In McNitt v. Turner, supra, 83 U.S. at page 366 (21 L.Ed. 341), the correct principle is stated as follows:

"It is an axiomatic proposition that, when jurisdiction has attached, whatever errors may subsequently occur in its exercise, the proceeding being coram judice, can be impeached collaterally only for fraud. In all other respects it is as conclusive as if it were irreversible in a proceeding for error. The order of sale before us is within this rule. Grignon's Lessee v. Astor et al. was, like this, a case of a sale by an administrator. In that case this court said: 'The purchaser under it is not bound to look beyond the decree. If there is error in it of the most palpable kind, if the court which rendered it have, in the exercise of jurisdiction, disregarded, misconstrued, or disobeyed the plain provisions of the law which gave them the power to hear and determine the case before them, the title of the purchaser is as much protected as if the adjudication would stand the test of a writ of error; and so where an appeal is given, but not taken, in the time allowed by law.' "
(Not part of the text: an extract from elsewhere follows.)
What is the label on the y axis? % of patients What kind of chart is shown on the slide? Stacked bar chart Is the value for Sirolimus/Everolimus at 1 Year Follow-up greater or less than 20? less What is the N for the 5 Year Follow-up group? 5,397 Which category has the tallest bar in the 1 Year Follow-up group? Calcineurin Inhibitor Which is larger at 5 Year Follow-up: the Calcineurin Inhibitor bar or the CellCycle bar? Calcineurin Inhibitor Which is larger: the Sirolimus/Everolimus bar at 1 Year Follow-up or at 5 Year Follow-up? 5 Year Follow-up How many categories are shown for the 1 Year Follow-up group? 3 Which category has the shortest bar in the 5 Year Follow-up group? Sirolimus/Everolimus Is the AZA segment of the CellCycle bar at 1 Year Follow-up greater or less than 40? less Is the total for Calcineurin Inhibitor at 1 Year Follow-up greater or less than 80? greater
And in Spillman v. Williams, 91 N. C., supra, at page 486, Merrimon, Judge, delivering the opinion said:

"Although a judgment be irregular or erroneous, yet, if the court granting it had jurisdiction of the parties * * * and the subject-matter, * * * it cannot be attacked collaterally for such irregularity or error."

We do not understand that appellant desires to question the general principles to which we have referred, but it is insisted that there is a lack of jurisdiction of the subject-matter in case of the judgment here sued on by reason of the acts of Congress and executive and administrative orders pursuant thereto, by which this and other roads in continental United States were taken over by the government as a necessary step in the successful prosecution of the recent war, and particularly by reason of General Order No. 50, in which the Director General in charge and control of the roads under these legislative and executive orders provided, among other things:

"That actions at law, suits in equity, and proceedings in admiralty hereafter brought in any court based on contracts binding upon the Director General of Railroads, claims for death or injury to the person or for loss or damage to property arising since December 31, 1917, and growing out of the possession, use, and control or operation of any railroad or system of transportation by the Director General of Railroads, which action, suit, or proceedings but for federal control might have been brought against the carrier company, shall be brought against William G. McAdoo, Director General of Railroads, and not otherwise." etc.